Usually, in residential real estate transactions, there is a standard agreement form used.  This agreement offers the buyer two distinct payment options:

1) Herewith

2) Upon acceptance

Herewith” means that the buyer must provide the deposit cheque alongside their offer for the property. This particular payment style is not commonly applied in contemporary real estate transactions. Mostly, the “herewith” payment style is reserved for scenarios in which there is a bidding war taking place between multiple buying parties, and buyers may use the deposit check as an additional tool to finalize the property deal in their favour.  At this stage, it’s imperative to remember that the deposit check you provide must be either a certified or a draft cheque.

“Upon acceptance” means that the buyer has to provide the deposit cheque to the selling party within 24 hours of acceptance of the purchase agreement.

What happens if the deposit cheque isn’t submitted within 24 hours of the acceptance?

Usually this depends on the seller. Legally speaking, the seller has the right to pull out of the deal if they do not receive the deposit check within the allotted time.

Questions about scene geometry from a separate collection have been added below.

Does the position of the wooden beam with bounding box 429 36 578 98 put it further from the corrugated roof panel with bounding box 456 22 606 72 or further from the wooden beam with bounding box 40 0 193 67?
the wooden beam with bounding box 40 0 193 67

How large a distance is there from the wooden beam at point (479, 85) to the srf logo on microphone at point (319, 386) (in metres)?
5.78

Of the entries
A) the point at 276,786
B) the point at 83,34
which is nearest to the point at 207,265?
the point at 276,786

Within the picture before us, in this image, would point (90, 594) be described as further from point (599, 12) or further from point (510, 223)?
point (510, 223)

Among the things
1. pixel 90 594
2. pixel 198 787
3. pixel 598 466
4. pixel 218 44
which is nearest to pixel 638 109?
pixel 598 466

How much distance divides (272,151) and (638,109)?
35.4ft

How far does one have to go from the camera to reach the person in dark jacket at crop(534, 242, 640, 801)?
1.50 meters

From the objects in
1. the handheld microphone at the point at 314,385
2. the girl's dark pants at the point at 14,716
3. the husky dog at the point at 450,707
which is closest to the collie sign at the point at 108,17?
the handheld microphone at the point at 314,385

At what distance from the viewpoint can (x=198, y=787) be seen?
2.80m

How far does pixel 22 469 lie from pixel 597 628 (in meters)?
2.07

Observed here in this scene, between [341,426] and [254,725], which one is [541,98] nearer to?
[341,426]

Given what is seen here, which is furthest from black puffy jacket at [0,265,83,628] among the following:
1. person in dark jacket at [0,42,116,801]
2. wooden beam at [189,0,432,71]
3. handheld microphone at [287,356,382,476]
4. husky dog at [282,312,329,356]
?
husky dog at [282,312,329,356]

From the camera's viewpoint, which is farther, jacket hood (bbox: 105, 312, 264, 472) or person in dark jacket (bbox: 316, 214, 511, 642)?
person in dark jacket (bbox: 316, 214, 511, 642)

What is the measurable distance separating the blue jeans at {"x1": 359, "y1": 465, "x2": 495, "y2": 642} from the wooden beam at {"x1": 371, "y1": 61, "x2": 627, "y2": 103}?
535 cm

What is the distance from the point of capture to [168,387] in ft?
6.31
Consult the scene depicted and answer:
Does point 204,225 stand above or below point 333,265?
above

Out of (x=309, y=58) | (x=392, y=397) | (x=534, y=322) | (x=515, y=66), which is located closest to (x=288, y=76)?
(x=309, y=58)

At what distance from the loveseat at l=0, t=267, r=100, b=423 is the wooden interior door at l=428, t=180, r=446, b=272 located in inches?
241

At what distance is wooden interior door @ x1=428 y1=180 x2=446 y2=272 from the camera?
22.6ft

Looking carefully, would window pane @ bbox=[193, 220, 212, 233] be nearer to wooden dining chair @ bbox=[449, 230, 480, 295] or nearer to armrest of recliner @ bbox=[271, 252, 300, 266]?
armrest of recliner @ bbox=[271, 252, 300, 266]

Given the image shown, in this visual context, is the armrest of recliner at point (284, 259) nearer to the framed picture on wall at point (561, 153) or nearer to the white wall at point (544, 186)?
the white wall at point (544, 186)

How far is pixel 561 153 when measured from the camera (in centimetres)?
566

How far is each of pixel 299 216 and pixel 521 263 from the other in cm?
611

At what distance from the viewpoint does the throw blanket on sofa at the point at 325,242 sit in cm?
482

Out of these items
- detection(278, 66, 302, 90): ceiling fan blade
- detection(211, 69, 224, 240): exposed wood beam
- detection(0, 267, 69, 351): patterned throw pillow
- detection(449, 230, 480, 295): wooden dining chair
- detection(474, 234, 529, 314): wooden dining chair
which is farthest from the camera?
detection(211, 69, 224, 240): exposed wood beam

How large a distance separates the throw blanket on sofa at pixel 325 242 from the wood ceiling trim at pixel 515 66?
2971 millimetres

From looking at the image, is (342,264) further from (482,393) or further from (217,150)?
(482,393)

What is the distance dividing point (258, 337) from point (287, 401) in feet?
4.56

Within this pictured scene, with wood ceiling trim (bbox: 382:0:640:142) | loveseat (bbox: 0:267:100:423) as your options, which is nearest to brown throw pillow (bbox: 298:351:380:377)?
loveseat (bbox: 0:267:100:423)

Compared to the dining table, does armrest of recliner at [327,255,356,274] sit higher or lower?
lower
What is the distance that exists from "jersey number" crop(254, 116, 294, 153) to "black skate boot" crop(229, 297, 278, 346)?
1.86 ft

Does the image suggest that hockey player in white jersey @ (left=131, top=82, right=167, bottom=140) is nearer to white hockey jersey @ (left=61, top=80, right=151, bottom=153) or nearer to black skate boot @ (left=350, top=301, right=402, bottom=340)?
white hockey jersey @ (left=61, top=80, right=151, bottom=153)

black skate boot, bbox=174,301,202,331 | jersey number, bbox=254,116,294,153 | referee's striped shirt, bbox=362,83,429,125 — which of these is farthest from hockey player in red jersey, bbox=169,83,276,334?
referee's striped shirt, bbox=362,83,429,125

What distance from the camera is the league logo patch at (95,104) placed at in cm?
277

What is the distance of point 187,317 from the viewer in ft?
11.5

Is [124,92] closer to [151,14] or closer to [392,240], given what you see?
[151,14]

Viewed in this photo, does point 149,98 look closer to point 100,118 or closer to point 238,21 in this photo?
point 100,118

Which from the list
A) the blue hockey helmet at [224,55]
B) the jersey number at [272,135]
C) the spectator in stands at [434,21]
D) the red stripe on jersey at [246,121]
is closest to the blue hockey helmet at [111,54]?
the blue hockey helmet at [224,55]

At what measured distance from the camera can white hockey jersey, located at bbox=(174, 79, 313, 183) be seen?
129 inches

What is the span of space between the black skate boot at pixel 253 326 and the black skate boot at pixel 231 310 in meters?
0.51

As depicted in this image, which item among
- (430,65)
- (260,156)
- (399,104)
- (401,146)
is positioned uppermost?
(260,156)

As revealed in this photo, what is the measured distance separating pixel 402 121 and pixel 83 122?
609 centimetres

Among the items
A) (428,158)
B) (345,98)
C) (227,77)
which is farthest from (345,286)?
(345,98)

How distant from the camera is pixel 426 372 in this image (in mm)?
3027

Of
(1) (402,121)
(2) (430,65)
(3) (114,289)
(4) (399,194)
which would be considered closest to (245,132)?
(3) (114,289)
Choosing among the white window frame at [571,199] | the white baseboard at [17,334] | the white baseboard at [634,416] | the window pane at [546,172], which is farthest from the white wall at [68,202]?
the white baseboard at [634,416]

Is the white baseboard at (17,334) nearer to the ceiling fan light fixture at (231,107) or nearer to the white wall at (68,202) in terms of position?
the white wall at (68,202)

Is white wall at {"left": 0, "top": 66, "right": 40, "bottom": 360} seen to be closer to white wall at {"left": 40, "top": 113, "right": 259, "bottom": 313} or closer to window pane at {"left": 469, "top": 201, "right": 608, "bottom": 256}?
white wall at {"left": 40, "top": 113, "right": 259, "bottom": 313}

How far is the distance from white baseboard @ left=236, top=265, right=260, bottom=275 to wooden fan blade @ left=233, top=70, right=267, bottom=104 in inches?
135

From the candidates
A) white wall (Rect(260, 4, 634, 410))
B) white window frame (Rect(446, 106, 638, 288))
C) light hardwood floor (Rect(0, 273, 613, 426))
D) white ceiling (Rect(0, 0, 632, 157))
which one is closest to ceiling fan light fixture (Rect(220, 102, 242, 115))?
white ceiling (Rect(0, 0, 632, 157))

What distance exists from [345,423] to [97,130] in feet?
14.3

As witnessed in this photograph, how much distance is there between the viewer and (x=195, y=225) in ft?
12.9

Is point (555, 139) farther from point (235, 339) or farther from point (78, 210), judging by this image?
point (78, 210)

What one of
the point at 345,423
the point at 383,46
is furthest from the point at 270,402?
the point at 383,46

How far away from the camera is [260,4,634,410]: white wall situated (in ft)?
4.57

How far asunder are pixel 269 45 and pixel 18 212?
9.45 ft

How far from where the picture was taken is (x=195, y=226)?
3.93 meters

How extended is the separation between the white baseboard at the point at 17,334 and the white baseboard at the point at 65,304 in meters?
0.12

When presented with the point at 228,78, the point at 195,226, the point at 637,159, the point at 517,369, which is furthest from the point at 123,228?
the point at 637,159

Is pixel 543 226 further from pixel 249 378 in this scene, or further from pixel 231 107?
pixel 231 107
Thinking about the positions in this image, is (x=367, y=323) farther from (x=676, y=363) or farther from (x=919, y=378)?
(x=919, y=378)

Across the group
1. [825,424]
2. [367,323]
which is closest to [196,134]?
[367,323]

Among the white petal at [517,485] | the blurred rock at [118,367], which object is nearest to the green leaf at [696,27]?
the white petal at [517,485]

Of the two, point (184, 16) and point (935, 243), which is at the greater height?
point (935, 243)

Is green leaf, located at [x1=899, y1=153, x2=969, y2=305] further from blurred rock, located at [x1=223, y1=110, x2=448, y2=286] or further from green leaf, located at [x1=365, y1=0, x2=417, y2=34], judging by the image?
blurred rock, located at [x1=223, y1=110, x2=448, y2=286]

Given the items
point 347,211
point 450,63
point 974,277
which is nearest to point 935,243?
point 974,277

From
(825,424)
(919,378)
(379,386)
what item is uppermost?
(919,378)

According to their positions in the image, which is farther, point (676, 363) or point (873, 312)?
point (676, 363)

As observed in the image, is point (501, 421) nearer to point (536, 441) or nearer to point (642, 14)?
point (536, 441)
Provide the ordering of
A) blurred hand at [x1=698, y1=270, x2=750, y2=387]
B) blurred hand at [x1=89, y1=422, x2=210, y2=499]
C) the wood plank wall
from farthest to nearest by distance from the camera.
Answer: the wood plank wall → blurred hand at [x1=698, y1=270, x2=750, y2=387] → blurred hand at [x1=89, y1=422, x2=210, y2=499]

In some cases, the seller may receive a better offer AFTER they’ve accepted your offer. If you don’t submit your deposit check within 24 hours, the seller is legally allowed to accept the better deal. So you must ensure that all due payments are made in the time stipulated in your purchase agreement.

NOTE: The standard agreement for a property transaction will stipulate the following:

For the purposes of this agreement, “upon acceptance” shall mean that the buyer is required to deliver the deposit to the deposit holder within 24 hours of the acceptance of this agreement.